Singer-Songwriter – Writer – Guitarist – Creator Nerd
Pomplamoose on tour. Taylor Swift and Spotify. Grammy nominations. If you’re a music industry news junkie, you’ve read about all of this in the past couple of weeks. If you’re not, just know that a lot of people have spent a lot of internet time debating music and money and art and commerce…like always.
I wrote this folk rap last year, and I am finding out the topics I wrote about are still looming and perhaps even more in the limelight.
The first part of this song is about playing open mics in college, playing my first real paid gig in front of the check out line of the natural foods store with my friend Ben. We had to play for 4 hours while people bought organic beets. It made us hearty.
The second part launches into those questions most musicians have…how to create a community and network of fans, how to grow that community, whether the very thing we think is the product nowadays is really the product at all. Is it the job of the artist to make the populace respect and pay for art? To cultivate a culture of money in exchange for music, art, prose, whatever?
Or is it the job of the artist to adapt to the overwhelming and all-consuming tide of technology and consumerism that dictates how entertainment is delivered as quickly and as easily as possible? That means accepting that music will never really be purchased as a “thing” again, simply accessed from the cloud. How does that affect value? Does it undermine the work behind it or open up the artist to millions more potential fans? What is the next income-producing mechanism for musicians if it is not music sales or, as Pomplamoose seems to point out, large scale live shows?

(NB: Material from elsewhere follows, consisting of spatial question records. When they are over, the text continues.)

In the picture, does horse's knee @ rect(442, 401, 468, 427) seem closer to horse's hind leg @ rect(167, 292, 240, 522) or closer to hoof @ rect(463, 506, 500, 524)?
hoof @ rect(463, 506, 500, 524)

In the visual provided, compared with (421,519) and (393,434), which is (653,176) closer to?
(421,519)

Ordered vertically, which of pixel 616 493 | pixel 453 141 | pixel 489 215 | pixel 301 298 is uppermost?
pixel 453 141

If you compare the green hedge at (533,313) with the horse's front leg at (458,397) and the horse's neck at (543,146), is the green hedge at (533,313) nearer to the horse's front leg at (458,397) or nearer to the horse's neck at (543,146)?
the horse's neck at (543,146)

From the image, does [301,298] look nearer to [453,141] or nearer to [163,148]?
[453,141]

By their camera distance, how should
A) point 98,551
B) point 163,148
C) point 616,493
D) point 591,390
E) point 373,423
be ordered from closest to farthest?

I don’t have the answers. I’d like to sit on a soap box and say music is inherently valuable and should be paid for, but I stream Orange Is the New Black without wondering how the producers and actors get paid off each stream from my $8 a month, and I get sucked into internet web series that are sponsored by large corporations with the understanding that I am being sold something as I am being entertained. Does it bug me much? No. Did it bug me that Lady Gaga’s show at SXSW was sponsored by Doritos? Mildly, but I got over it because I had a good time (thanks, chip people). More people will buy nacho flavored chips this year than pay to download a song. It’s real life.
The last part of the song is about how “artists gonna art”, basically. Some will always be after the dollar. Some earn it, some think they SHOULD be earning it. Some will make and create and not ever worry about it. Each of these groups will have people who are successes and non-starters. The world will keep spinning and there will always be new art and entertainment to consume.
Is there money where there’s heart? I can see it…my answer is yes. Maybe just not how we all think it should happen.